**Problem details**
Reproduce the listing from its beginning through the line that contains "3904 millimetres", both ends included. Leave the pictures out of your reproduction.
____________
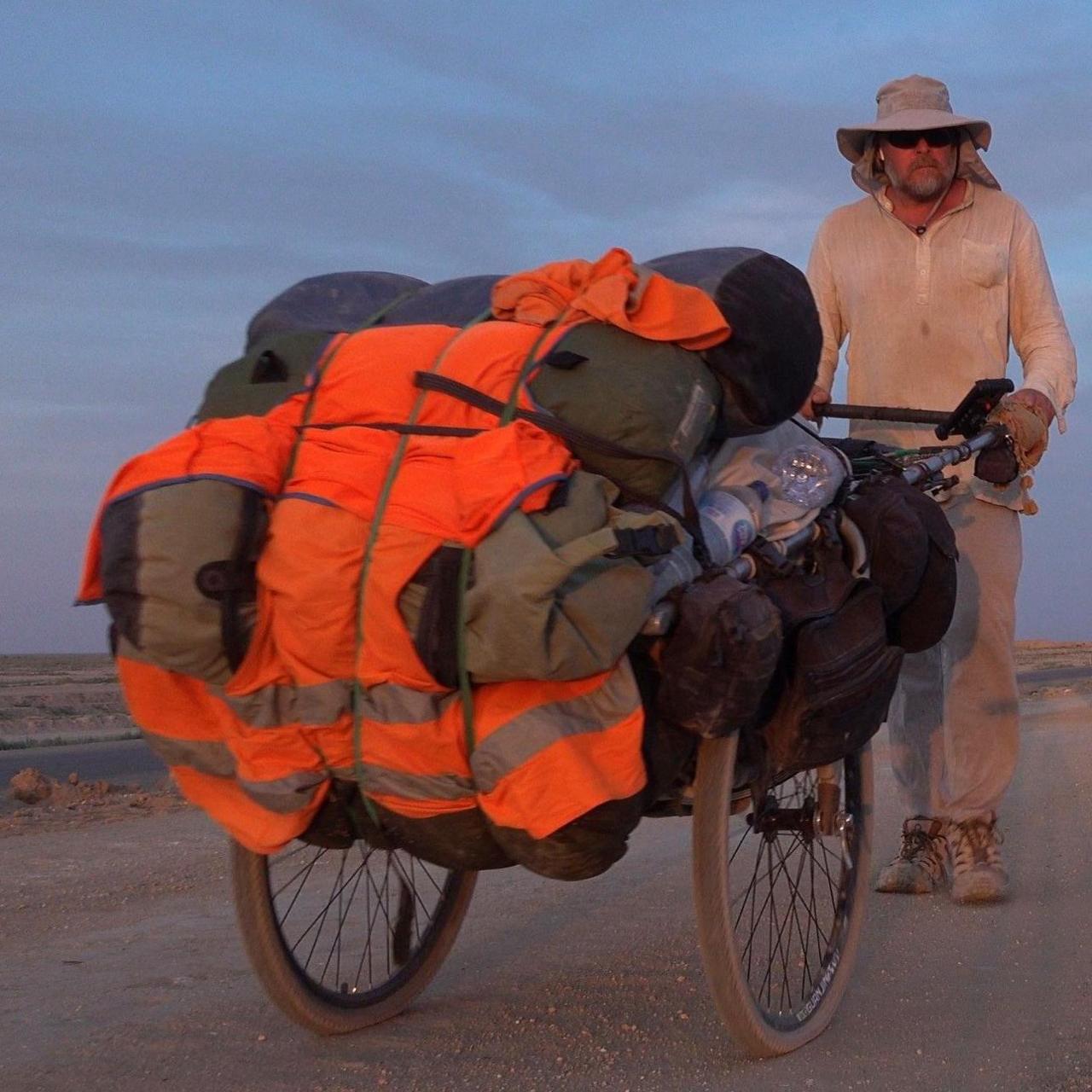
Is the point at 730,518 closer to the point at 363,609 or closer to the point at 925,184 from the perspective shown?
the point at 363,609

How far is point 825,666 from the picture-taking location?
3904 millimetres

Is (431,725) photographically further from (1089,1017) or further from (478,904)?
(478,904)

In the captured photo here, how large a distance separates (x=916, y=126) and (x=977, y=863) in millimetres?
2647

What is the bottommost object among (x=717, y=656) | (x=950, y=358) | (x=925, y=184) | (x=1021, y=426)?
(x=717, y=656)

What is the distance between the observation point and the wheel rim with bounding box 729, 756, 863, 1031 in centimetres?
427

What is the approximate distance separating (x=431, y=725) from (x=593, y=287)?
103 centimetres

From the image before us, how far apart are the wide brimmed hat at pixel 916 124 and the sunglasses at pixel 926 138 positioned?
0.12 feet

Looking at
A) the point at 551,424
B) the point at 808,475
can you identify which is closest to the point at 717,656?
the point at 551,424

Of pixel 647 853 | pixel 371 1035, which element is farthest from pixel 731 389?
pixel 647 853

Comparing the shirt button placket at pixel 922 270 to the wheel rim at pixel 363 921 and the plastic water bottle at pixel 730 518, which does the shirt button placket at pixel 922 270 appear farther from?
the wheel rim at pixel 363 921

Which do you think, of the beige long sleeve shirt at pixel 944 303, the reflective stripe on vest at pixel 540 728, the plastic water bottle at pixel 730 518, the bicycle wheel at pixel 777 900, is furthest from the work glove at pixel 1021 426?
the reflective stripe on vest at pixel 540 728

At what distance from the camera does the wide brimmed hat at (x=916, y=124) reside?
584cm

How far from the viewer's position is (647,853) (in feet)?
23.5

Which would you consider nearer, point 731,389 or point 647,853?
point 731,389
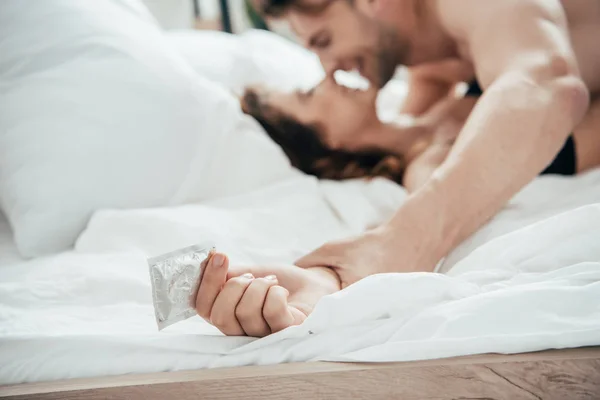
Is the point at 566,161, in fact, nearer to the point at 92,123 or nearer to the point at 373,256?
the point at 373,256

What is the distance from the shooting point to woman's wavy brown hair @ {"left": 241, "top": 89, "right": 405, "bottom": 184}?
1.28 m

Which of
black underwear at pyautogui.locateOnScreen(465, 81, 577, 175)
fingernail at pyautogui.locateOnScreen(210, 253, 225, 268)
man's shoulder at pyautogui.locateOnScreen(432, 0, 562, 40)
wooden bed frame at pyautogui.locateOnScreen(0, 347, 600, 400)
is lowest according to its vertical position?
black underwear at pyautogui.locateOnScreen(465, 81, 577, 175)

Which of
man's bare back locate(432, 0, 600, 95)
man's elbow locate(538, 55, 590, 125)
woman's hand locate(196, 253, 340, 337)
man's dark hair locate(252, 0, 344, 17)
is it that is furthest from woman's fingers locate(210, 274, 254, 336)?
man's dark hair locate(252, 0, 344, 17)

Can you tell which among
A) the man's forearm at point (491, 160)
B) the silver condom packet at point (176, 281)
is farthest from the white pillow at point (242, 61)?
the silver condom packet at point (176, 281)

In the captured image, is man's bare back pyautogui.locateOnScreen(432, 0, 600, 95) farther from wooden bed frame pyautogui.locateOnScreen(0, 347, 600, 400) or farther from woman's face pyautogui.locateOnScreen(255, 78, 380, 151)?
wooden bed frame pyautogui.locateOnScreen(0, 347, 600, 400)

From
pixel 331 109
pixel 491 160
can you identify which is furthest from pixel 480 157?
pixel 331 109

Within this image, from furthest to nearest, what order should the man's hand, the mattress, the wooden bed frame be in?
1. the mattress
2. the man's hand
3. the wooden bed frame

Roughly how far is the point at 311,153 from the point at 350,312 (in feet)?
2.48

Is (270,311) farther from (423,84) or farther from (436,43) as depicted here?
(423,84)

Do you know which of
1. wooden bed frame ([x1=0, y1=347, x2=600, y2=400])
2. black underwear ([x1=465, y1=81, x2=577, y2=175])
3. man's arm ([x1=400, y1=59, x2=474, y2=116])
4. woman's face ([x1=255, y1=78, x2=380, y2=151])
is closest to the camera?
wooden bed frame ([x1=0, y1=347, x2=600, y2=400])

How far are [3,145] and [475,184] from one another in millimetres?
733

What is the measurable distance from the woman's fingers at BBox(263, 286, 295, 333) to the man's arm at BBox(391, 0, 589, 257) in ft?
0.96

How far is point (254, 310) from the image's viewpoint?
57 cm

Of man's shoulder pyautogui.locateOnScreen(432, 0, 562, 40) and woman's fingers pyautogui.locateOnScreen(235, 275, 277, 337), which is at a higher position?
man's shoulder pyautogui.locateOnScreen(432, 0, 562, 40)
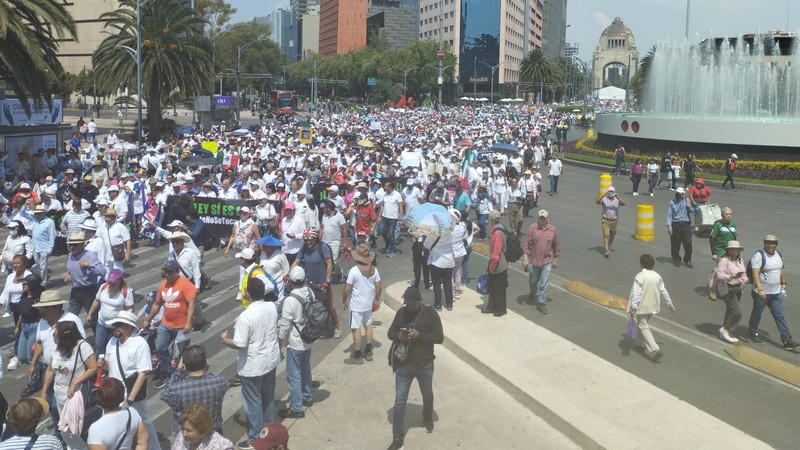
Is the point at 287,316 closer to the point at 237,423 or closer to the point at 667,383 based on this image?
the point at 237,423

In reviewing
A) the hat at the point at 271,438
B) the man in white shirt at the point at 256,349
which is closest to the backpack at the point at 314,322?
the man in white shirt at the point at 256,349

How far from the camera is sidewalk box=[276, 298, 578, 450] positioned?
6941 millimetres

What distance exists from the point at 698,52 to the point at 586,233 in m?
32.4

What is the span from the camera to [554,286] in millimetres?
12969

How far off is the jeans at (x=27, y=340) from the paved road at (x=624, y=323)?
1.11 feet

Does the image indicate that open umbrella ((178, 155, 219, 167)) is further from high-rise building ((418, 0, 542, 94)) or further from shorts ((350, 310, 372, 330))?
high-rise building ((418, 0, 542, 94))

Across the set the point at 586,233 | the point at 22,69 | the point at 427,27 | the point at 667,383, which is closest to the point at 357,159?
the point at 586,233

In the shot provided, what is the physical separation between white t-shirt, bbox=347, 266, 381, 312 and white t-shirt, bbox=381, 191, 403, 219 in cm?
674

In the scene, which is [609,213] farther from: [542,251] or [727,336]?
[727,336]

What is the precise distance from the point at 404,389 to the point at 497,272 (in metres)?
4.20

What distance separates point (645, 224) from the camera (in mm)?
17547

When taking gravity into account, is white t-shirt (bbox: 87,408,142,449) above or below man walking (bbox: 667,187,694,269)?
below

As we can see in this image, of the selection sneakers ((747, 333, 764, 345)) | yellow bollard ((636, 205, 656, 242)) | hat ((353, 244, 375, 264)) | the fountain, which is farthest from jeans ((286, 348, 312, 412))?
the fountain

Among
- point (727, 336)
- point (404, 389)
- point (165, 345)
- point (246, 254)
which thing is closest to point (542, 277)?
point (727, 336)
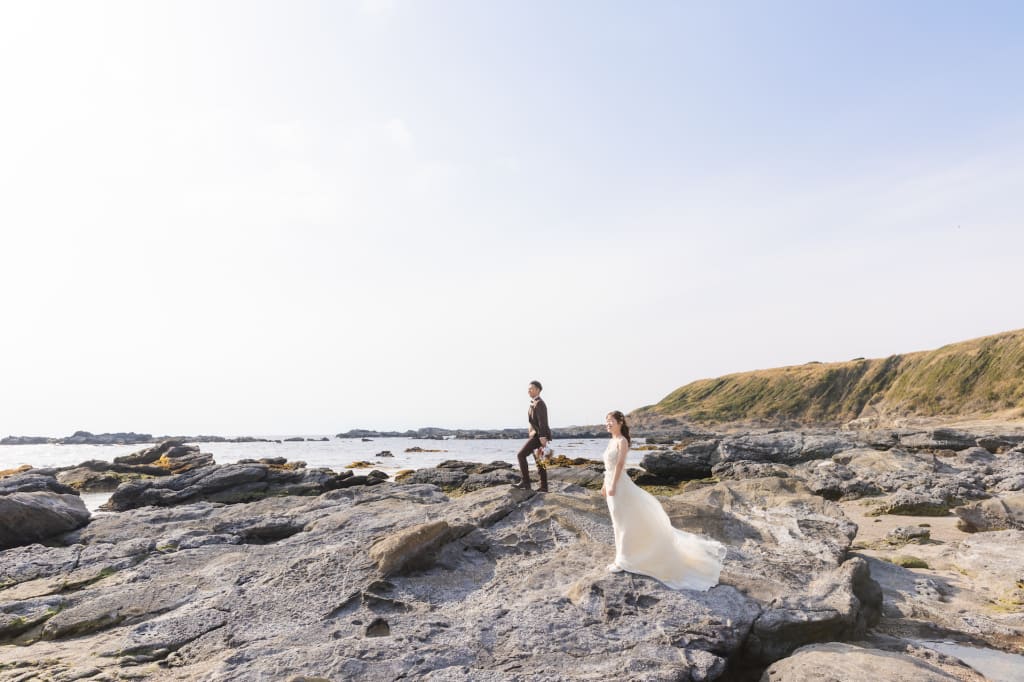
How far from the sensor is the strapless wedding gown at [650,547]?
7840mm

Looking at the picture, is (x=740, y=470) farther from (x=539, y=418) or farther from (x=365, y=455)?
(x=365, y=455)

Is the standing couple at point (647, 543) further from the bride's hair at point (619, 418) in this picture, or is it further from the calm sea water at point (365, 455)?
the calm sea water at point (365, 455)

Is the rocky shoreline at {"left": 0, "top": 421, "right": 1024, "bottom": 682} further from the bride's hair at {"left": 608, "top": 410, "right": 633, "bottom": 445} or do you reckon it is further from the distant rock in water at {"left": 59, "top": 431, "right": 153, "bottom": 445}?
the distant rock in water at {"left": 59, "top": 431, "right": 153, "bottom": 445}

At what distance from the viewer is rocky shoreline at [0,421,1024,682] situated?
6.54 metres

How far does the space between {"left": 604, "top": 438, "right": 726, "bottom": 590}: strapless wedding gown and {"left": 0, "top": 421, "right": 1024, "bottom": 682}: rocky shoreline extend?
9.5 inches

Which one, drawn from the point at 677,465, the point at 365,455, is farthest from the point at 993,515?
the point at 365,455

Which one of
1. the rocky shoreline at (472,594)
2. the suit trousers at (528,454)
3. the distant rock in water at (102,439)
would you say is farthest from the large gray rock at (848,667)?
the distant rock in water at (102,439)

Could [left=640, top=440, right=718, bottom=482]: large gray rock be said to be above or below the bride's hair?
below

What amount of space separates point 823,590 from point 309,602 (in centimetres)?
682

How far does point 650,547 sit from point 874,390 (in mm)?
113546

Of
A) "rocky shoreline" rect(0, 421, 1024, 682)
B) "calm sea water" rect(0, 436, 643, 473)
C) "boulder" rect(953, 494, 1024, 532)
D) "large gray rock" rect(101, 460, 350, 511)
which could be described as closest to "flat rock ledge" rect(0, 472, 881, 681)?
"rocky shoreline" rect(0, 421, 1024, 682)

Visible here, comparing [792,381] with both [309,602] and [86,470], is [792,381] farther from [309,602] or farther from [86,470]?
[309,602]

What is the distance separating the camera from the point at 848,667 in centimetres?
601

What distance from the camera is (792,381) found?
405ft
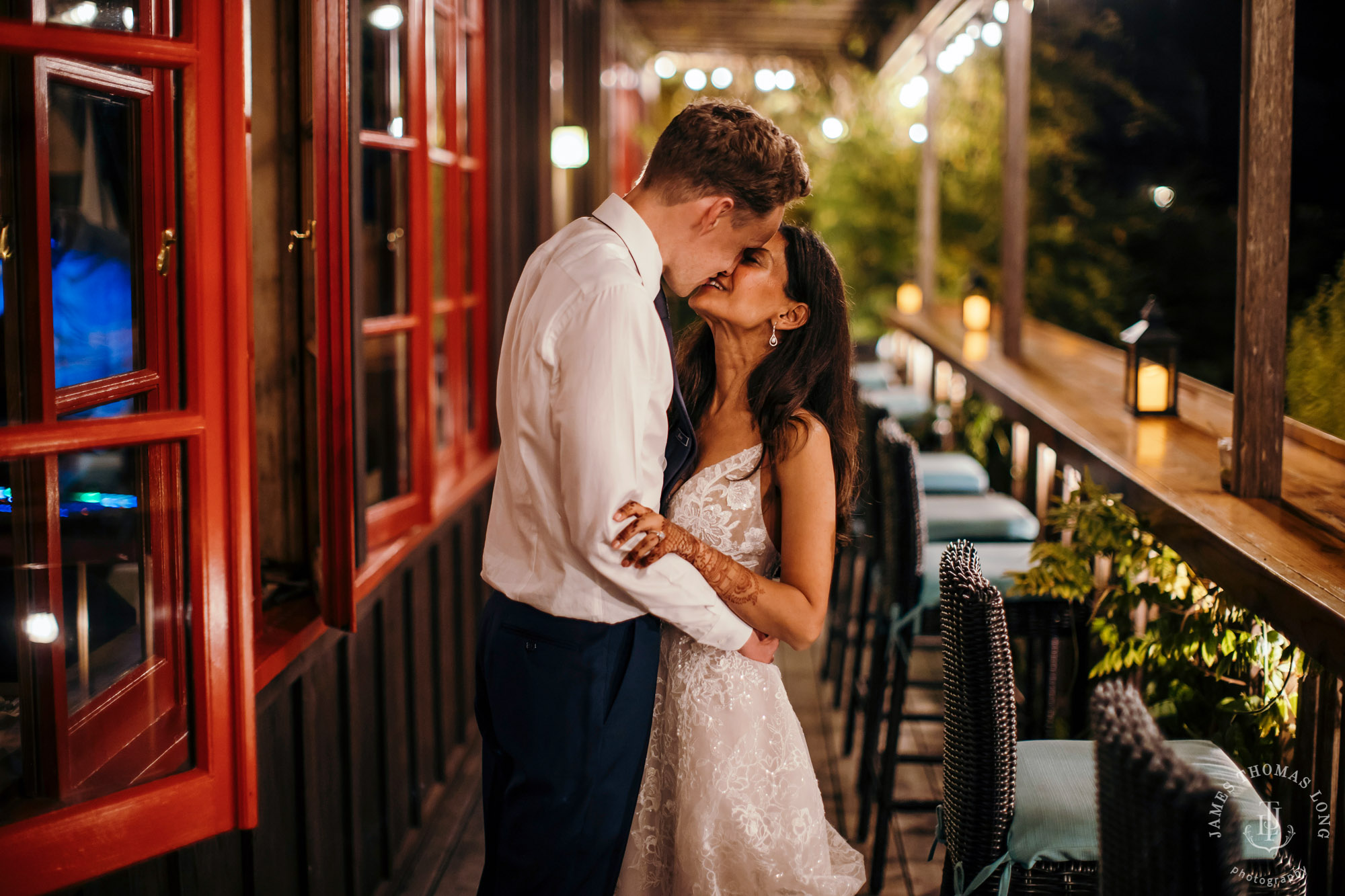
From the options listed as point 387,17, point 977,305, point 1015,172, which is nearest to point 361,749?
point 387,17

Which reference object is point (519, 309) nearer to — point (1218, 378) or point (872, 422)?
point (872, 422)

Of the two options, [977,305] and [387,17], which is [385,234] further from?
[977,305]

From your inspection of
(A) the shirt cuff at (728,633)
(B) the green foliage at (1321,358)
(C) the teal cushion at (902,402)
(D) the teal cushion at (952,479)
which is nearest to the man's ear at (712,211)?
(A) the shirt cuff at (728,633)

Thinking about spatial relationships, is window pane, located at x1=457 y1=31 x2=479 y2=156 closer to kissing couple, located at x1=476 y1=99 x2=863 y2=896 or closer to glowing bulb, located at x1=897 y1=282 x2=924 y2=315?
kissing couple, located at x1=476 y1=99 x2=863 y2=896

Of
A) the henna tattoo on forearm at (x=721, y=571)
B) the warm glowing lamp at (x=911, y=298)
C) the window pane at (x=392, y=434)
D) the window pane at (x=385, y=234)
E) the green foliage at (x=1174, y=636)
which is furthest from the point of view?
the warm glowing lamp at (x=911, y=298)

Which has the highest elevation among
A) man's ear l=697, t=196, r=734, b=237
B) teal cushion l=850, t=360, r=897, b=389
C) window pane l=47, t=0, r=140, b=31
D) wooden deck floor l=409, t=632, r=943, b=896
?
window pane l=47, t=0, r=140, b=31

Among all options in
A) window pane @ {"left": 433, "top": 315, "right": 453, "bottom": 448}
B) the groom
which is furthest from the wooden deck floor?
the groom

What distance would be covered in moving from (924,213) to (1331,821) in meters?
5.69

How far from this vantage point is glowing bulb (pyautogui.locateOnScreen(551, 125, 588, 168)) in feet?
16.0

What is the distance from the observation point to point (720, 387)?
1779mm

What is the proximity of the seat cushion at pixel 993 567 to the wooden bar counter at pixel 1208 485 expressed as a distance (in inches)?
10.8

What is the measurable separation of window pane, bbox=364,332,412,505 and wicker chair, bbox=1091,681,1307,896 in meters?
2.09

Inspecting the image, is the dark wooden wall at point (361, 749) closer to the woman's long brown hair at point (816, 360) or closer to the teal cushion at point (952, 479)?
the woman's long brown hair at point (816, 360)

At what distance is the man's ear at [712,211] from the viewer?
1.52 m
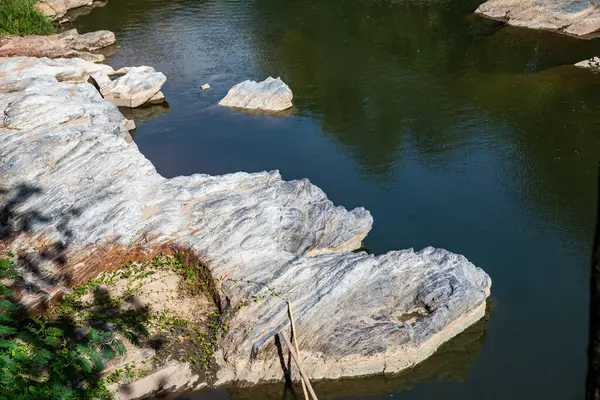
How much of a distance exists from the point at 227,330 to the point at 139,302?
6.53ft

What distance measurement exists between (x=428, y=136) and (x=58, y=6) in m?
26.9

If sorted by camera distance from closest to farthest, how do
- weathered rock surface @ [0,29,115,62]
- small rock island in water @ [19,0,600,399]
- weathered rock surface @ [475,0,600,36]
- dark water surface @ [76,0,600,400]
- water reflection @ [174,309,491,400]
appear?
water reflection @ [174,309,491,400] < small rock island in water @ [19,0,600,399] < dark water surface @ [76,0,600,400] < weathered rock surface @ [0,29,115,62] < weathered rock surface @ [475,0,600,36]

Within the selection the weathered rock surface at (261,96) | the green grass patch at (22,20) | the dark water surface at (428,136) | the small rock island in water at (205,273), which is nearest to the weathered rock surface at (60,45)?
the green grass patch at (22,20)

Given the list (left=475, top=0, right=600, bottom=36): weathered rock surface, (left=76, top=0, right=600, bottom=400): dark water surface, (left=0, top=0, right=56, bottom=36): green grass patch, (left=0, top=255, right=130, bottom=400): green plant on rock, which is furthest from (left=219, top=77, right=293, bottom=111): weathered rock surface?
(left=475, top=0, right=600, bottom=36): weathered rock surface

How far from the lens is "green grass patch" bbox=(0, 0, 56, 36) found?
1249 inches

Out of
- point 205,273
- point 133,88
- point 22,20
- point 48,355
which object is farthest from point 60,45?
point 48,355

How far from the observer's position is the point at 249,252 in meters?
14.4

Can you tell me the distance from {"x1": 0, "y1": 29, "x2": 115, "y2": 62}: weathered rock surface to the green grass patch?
107 centimetres

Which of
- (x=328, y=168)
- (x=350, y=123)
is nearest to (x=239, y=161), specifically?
(x=328, y=168)

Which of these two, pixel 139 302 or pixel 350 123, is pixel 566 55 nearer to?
pixel 350 123

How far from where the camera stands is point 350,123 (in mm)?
24297

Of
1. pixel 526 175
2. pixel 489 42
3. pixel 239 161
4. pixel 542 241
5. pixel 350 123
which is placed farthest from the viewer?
pixel 489 42

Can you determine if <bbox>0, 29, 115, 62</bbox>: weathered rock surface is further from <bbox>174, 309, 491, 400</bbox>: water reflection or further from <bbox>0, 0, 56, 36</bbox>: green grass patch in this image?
<bbox>174, 309, 491, 400</bbox>: water reflection

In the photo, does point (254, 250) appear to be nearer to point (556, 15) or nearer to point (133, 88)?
point (133, 88)
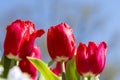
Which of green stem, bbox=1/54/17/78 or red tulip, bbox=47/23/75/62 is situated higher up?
red tulip, bbox=47/23/75/62

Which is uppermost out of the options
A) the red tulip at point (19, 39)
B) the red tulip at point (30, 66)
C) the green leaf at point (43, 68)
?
the red tulip at point (19, 39)

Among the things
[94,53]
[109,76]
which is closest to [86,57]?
[94,53]

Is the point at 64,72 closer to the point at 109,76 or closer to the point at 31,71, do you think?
the point at 31,71

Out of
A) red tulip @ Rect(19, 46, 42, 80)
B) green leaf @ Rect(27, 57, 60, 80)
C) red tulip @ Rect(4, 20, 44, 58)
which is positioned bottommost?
green leaf @ Rect(27, 57, 60, 80)
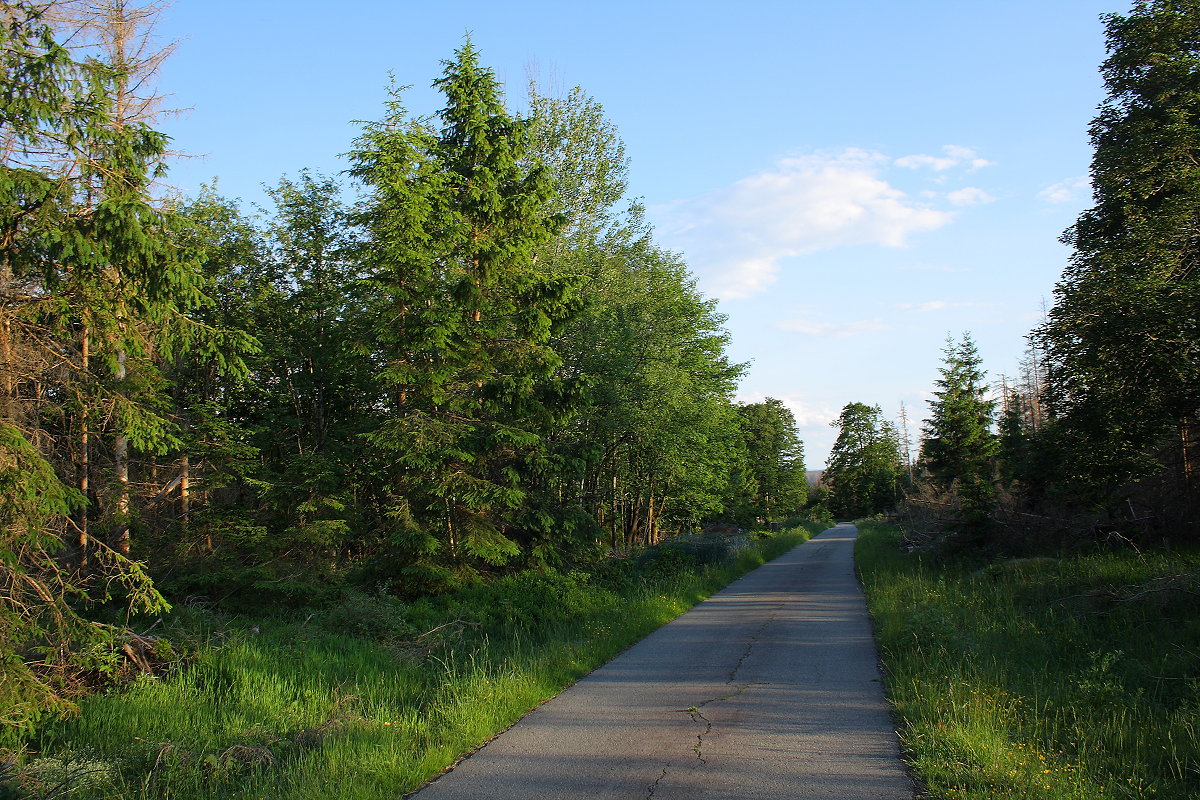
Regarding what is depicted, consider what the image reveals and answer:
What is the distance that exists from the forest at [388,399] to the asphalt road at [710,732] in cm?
____________
**Result of the task**
Is the point at 730,518 closer to the point at 363,609 or closer to the point at 925,184 from the perspective shown?
the point at 363,609

How far is point 825,666 from the picture-taking location?
3904 millimetres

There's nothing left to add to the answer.